Rewrite the lines below with "green foliage" changed to "leafy bushes" and everything else left as it is. Leave the pictures out of your answer.

····················

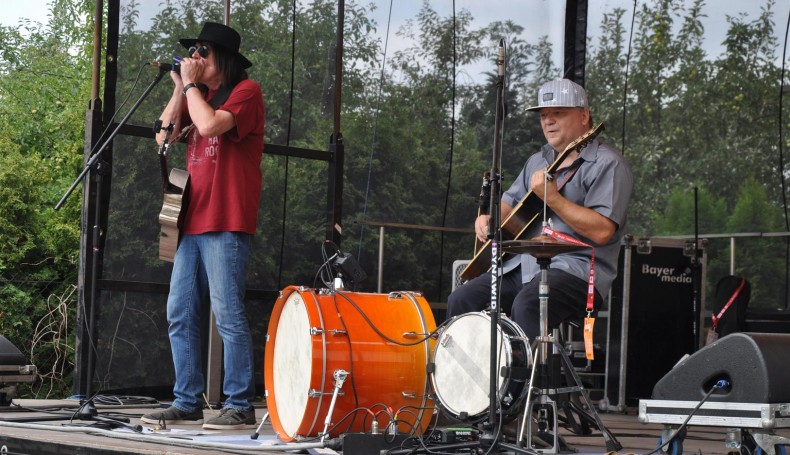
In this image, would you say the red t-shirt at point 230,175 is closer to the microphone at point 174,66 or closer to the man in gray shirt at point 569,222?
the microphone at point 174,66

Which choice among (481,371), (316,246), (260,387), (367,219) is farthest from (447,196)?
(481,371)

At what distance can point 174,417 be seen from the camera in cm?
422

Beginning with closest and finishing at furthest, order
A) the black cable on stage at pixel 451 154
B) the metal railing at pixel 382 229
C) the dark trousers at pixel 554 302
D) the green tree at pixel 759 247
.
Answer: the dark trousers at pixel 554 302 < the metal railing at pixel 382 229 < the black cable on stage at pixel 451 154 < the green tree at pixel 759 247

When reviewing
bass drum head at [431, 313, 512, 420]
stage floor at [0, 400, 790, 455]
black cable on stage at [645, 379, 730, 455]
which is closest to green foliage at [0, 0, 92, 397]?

····················

### [Right answer]
In this image, would you say the red t-shirt at point 230,175 is closer to the microphone at point 174,66 or closer to the man in gray shirt at point 569,222?
the microphone at point 174,66

Which choice among (481,371), (316,246), (260,387), (367,219) is farthest from (447,196)?
(481,371)

At what distance can point 174,417 be seen from the camera in cm?
422

Beginning with closest and finishing at furthest, order
A) the black cable on stage at pixel 451 154
B) the metal railing at pixel 382 229
C) the dark trousers at pixel 554 302
D) the green tree at pixel 759 247
.
Answer: the dark trousers at pixel 554 302 < the metal railing at pixel 382 229 < the black cable on stage at pixel 451 154 < the green tree at pixel 759 247

When reviewing
bass drum head at [431, 313, 512, 420]
stage floor at [0, 400, 790, 455]
black cable on stage at [645, 379, 730, 455]
which is closest to leafy bushes at [0, 0, 92, 397]?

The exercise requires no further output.